Data Frame contains two columns.
| Extraction | Actual |
| -------------------------------- | --------- |
| [1_CHECK_90,2_SAVE_43,3_GO_56] | 2_SAVE |
| [1_FIN_54,2_CHECK_22] | 1_FIN_54 |
| [1_L_32,2_Y_79,4_X_66] | 2_Y_79 |
| [5_T_88] | NA |
Convert Extraction as Actual by comparing with numbers on left side in Extraction column.
def extract_actual(row):
try:
a =[]
for i in row['Extraction']:
for j in i:
for k in j.split("_"):
# print(k)
for l in row['Actual']:
if k == l:
a.append(j)
return a
except:
a =[]
return a
I tried using above function.

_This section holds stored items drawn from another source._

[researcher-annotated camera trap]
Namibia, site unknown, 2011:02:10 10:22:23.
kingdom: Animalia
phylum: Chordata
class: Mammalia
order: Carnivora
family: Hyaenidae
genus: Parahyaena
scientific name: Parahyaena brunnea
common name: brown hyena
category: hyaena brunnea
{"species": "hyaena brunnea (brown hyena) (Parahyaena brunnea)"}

It's working fine but for Actual='NA' that was not returning none.
CodePudding user response:
import pandas as pd
df = pd.DataFrame({'Extraction': [['1_CHECK', '2_SAVE', '3_GO'],
['1_FIN', '2_CHECK'], ['1_L', '2_Y', '4_X'], ['5_T']],
'Actual': ['2_SAVE', '1_FIN', '2_Y', None]})
def extract_actual(row):
for i in row['Extraction']:
if i == row['Actual']:
return i
return None
df['Extraction'] = df.apply(extract_actual, axis=1)

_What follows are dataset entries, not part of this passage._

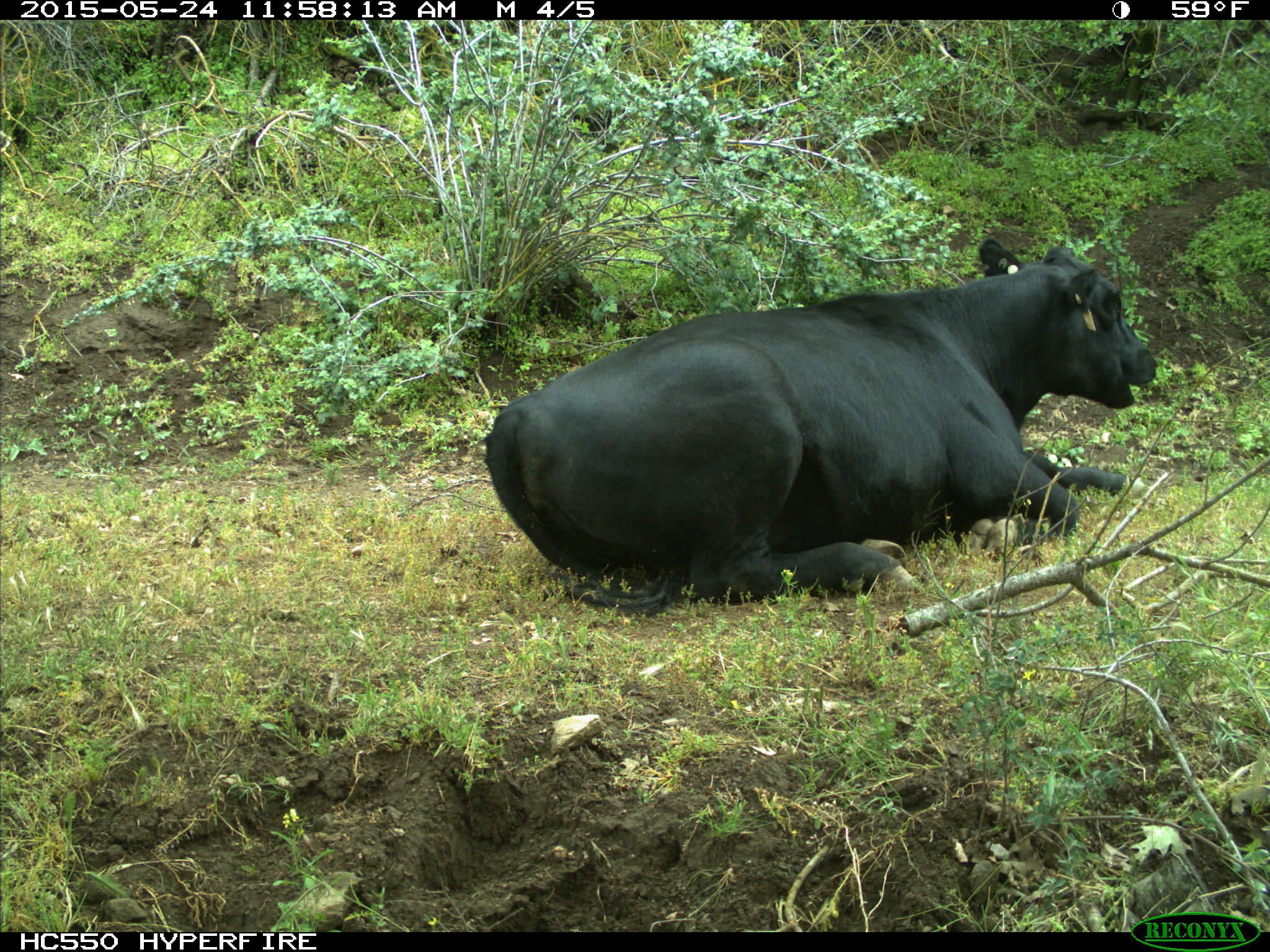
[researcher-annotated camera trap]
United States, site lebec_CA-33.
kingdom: Animalia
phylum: Chordata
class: Mammalia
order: Artiodactyla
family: Bovidae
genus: Bos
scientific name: Bos taurus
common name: domestic cow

df.rename(columns={'Extraction':'Extraction_Actual'}, inplace=True)
df.drop(columns=['Actual'], inplace=True)
CodePudding user response:
Can you try this,
import pandas as pd
df = pd.DataFrame({'Extraction': [['1_CHECK', '2_SAVE', '3_GO'],
['1_FIN', '2_CHECK'], ['1_L', '2_Y', '4_X'], ['5_T']],
'Actual': ['2_SAVE', '1_FIN', '2_Y', None]})
# get equal values index true false values
tFdf = df[df.columns.difference(["Expected"])].eq(df["Actual"], axis=0)
# Assign matched values
df["Extraction"].loc[tFdf["Actual"]] = df["Actual"][tFdf["Actual"]]